As intervenções do Estado para a construção de rodovias, ferrovias ou linhas de transmissão frequentemente retalham propriedades particulares, deixando para trás fragmentos que precisam de uma nova definição jurídica. O cálculo do que permanece com o particular após o decreto expropriatório deve ser feito com cautela, pois a indenização paga pelo poder público refere-se apenas à faixa afetada, cabendo ao proprietário a gestão do saldo remanescente. Esse processo de segregação técnica define se o fragmento que sobrou ainda possui viabilidade econômica ou se deve ser objeto de uma extensão da desapropriação por se tornar encravado ou inútil. A correta descrição desse saldo é o que permite ao particular manter seu registro atualizado, evitando pagar impostos sobre a parte que passou a integrar o patrimônio público.
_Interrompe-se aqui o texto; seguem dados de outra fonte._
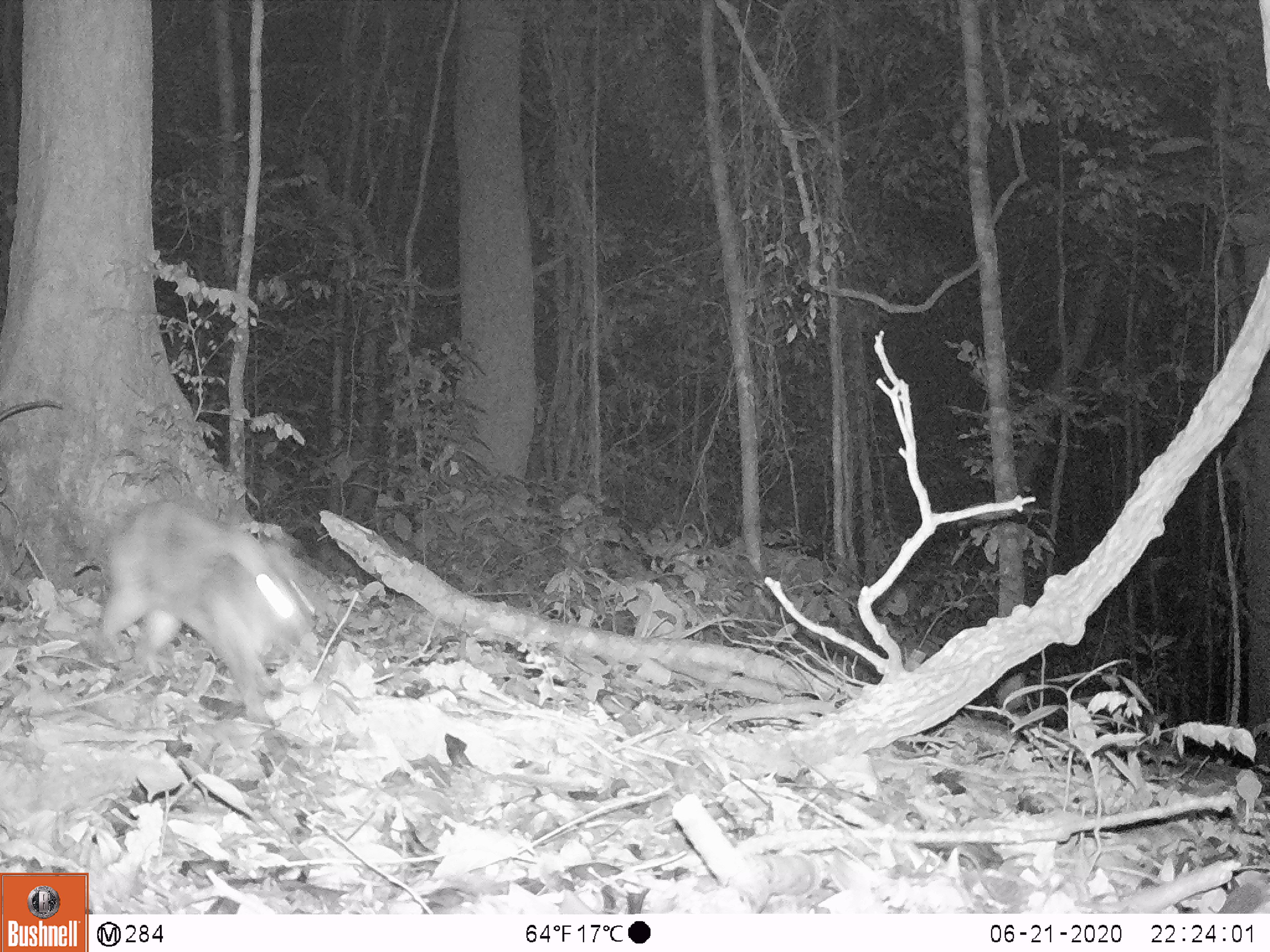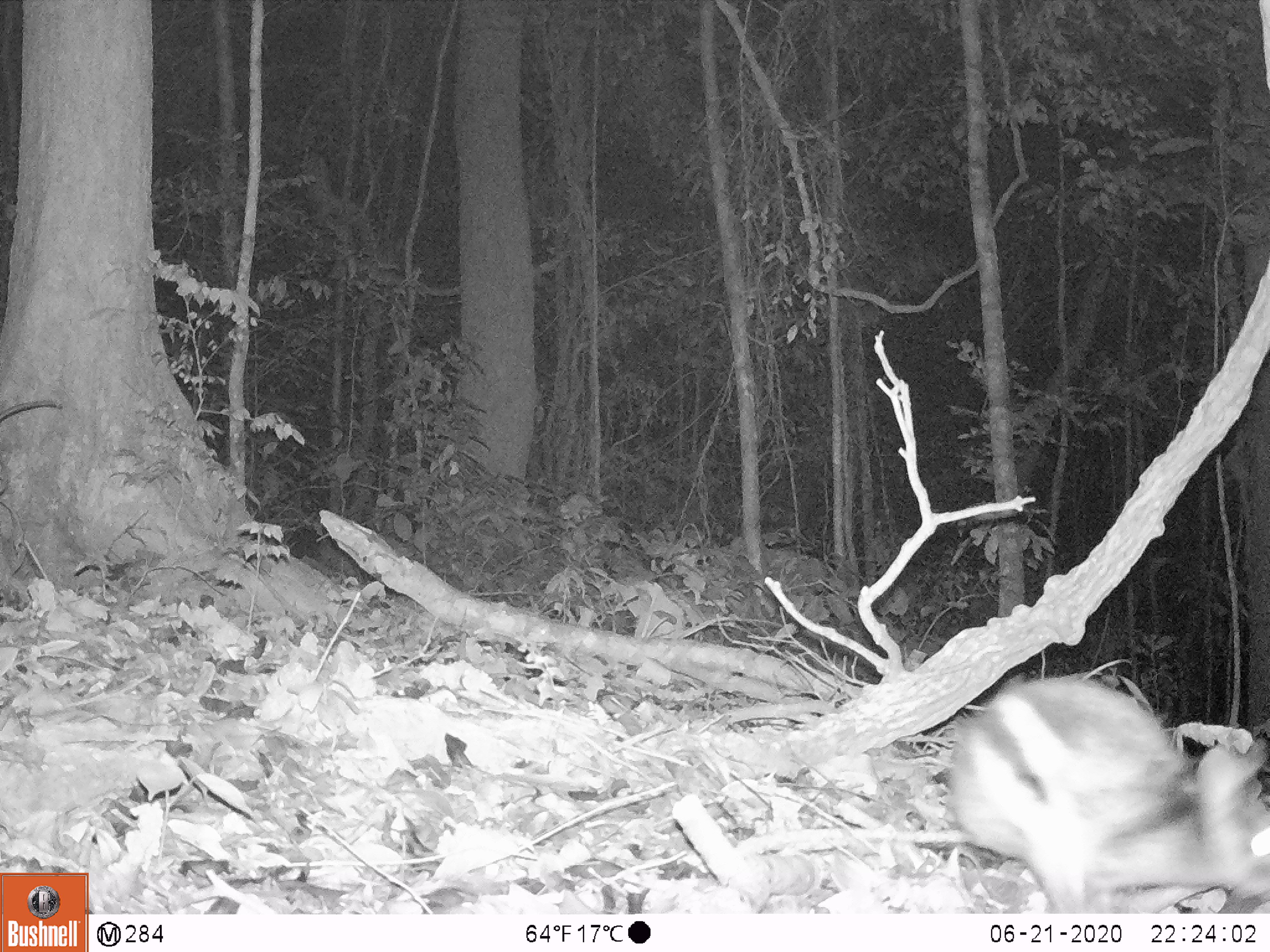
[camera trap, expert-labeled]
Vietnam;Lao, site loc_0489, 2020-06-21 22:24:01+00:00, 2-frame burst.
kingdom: Animalia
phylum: Chordata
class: Mammalia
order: Lagomorpha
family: Leporidae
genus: Nesolagus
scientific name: Nesolagus timminsi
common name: annamite striped rabbit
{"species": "annamite striped rabbit (Nesolagus timminsi)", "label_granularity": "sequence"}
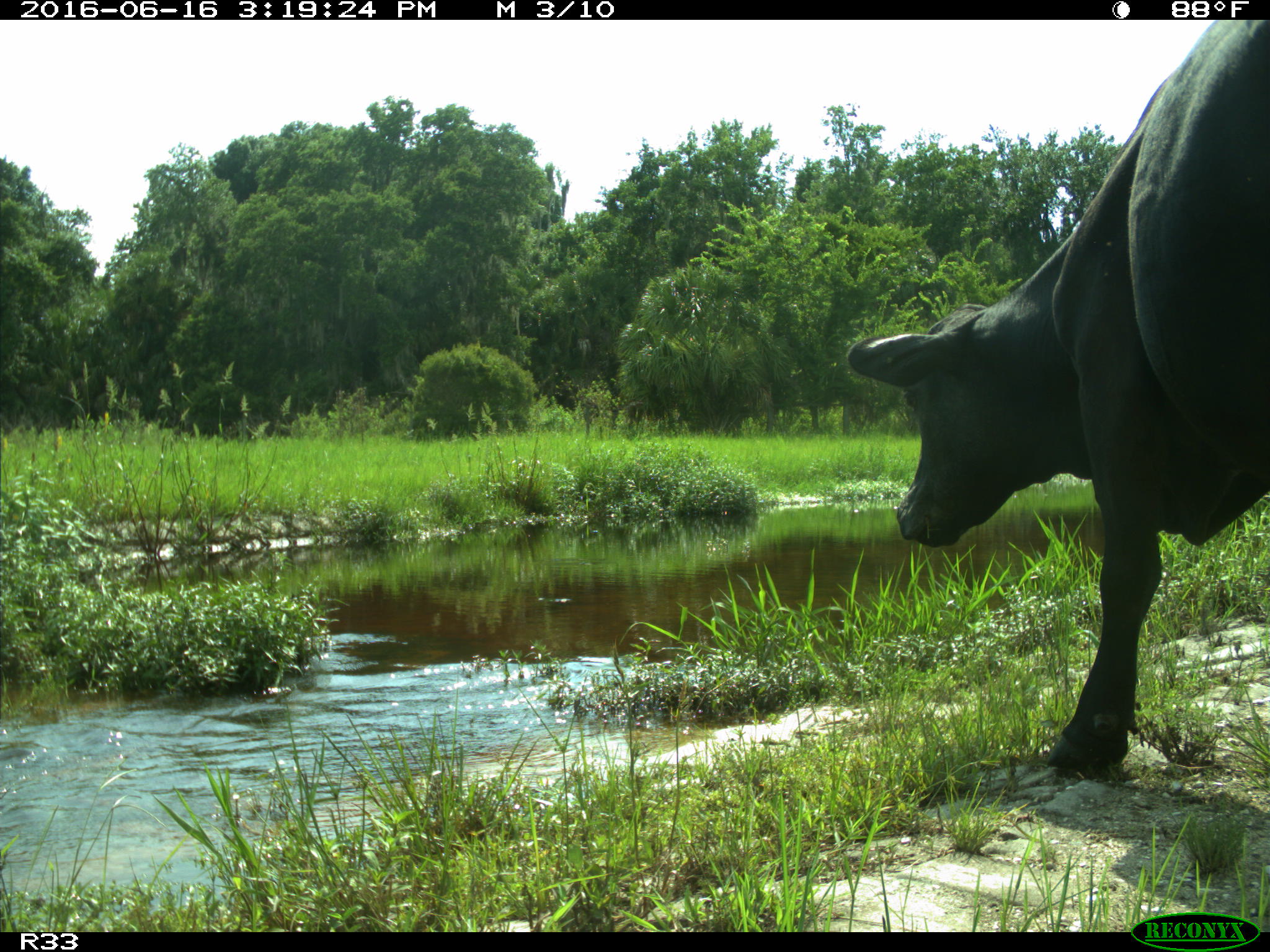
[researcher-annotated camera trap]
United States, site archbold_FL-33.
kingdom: Animalia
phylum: Chordata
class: Mammalia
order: Artiodactyla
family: Bovidae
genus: Bos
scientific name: Bos taurus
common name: domestic cow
Memorial Descritivo de Saldos e Viabilidade Técnica

A elaboração do novo memorial para a porção que não foi atingida pela obra pública deve seguir as mesmas diretrizes de precisão de um desmembramento convencional. O subtítulo foca na documentação técnica: o documento deve especificar com clareza o novo ponto de amarração geodésica junto à faixa de domínio da infraestrutura construída. Muitas vezes, a obra pública altera a topografia e os acessos originais, o que exige uma reconfiguração completa das divisas internas. O profissional responsável deve certificar que a fração restante respeita o módulo mínimo de parcelamento do solo, garantindo que o proprietário não fique com uma "fração ideal" impossível de ser registrada individualmente. Esse cuidado assegura que o imóvel mantenha seu valor de mercado e que a sua situação cadastral perante a prefeitura ou o INCRA esteja em perfeita conformidade com a nova realidade geográfica.
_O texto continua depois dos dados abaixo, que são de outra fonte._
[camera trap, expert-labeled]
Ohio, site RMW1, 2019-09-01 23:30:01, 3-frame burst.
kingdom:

A longo prazo, a negligência em definir a porção de terra que restou após uma intervenção estatal pode gerar grandes transtornos sucessórios e tributários. Herdeiros podem se ver diante de matrículas que descrevem áreas que não mais existem na prática, dificultando o inventário e a partilha do patrimônio. Ao realizar a medição e a retificação logo após o destaque da área expropriada, o titular garante a higidez do seu portfólio imobiliário. Além disso, essa organização permite que o proprietário planeje novos usos para a parcela remanescente, como o arrendamento ou a construção de benfeitorias, com a segurança de que o terreno possui limites definidos e uma certidão de ônus reais que reflete, com exatidão matemática, a extensão da terra que ainda permanece sob sua legítima propriedade e posse.